# Страница
Подготовительный период заключал в себе несколько задач. От режиссера требовались: заявка, литературный сценарий, режиссерская экспликация, составленный КПП (предварительный) и собранная группа (оператор, звукорежиссер, продюсер в качестве администратора). Далее шел бюрократический этап, сбор всевозможных подписей и разрешений, заключение договоров.
И самое последнее, что являлось заключительным этапом в подготовительном периоде, это решение технических вопросов, связанных с решением творческих задач и реализацией будущей картины. Составление сметы, предварительное согласование с оператором, какое необходимо оборудование, чего и сколько нужно, то же обговаривалось и со звукорежиссером. После того, как смета подписывалась всеми сторонами, съемочной группой и студией, начинался съемочный период.
Я тогда снимала учебный фильм в Сергиевом Посаде, про девушку-иконописца. Несмотря на то, что это считается ближним Подмосковьем, нам разрешили сделать экспедицию, так как снимали мы в монастыре, а это все-таки как никак режимный объект.
Лимит тогда давался катастрофически маленький 1:3, то есть из 30 минут отснятого материала, необходимо было сделать 10 минут полезного, при учете того, что это документальное кино. В общем, по своим каналам мы с оператором наскребли еще 900 метров пленки, и мы уже снимали 1:6.

# Что нужно сделать
1/ Объясните по странице, почему съёмочной группе разрешили экспедицию в Сергиев Посад, хотя он считается ближним Подмосковьем.
2/ Перепишите со страницы без единого изменения отрывок, начиная с "Лимит тогда давался" и заканчивая "уже снимали 1:6.".
Данные, которые идут дальше, к странице никакого отношения не имеют.

# Набор данных
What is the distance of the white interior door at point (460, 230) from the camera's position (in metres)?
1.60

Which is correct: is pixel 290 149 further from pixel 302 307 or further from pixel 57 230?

# Ответы
1/ Экспедицию разрешили, потому что снимали в монастыре, а это режимный объект.

2/
Лимит тогда давался катастрофически маленький 1:3, то есть из 30 минут отснятого материала, необходимо было сделать 10 минут полезного, при учете того, что это документальное кино. В общем, по своим каналам мы с оператором наскребли еще 900 метров пленки, и мы уже снимали 1:6.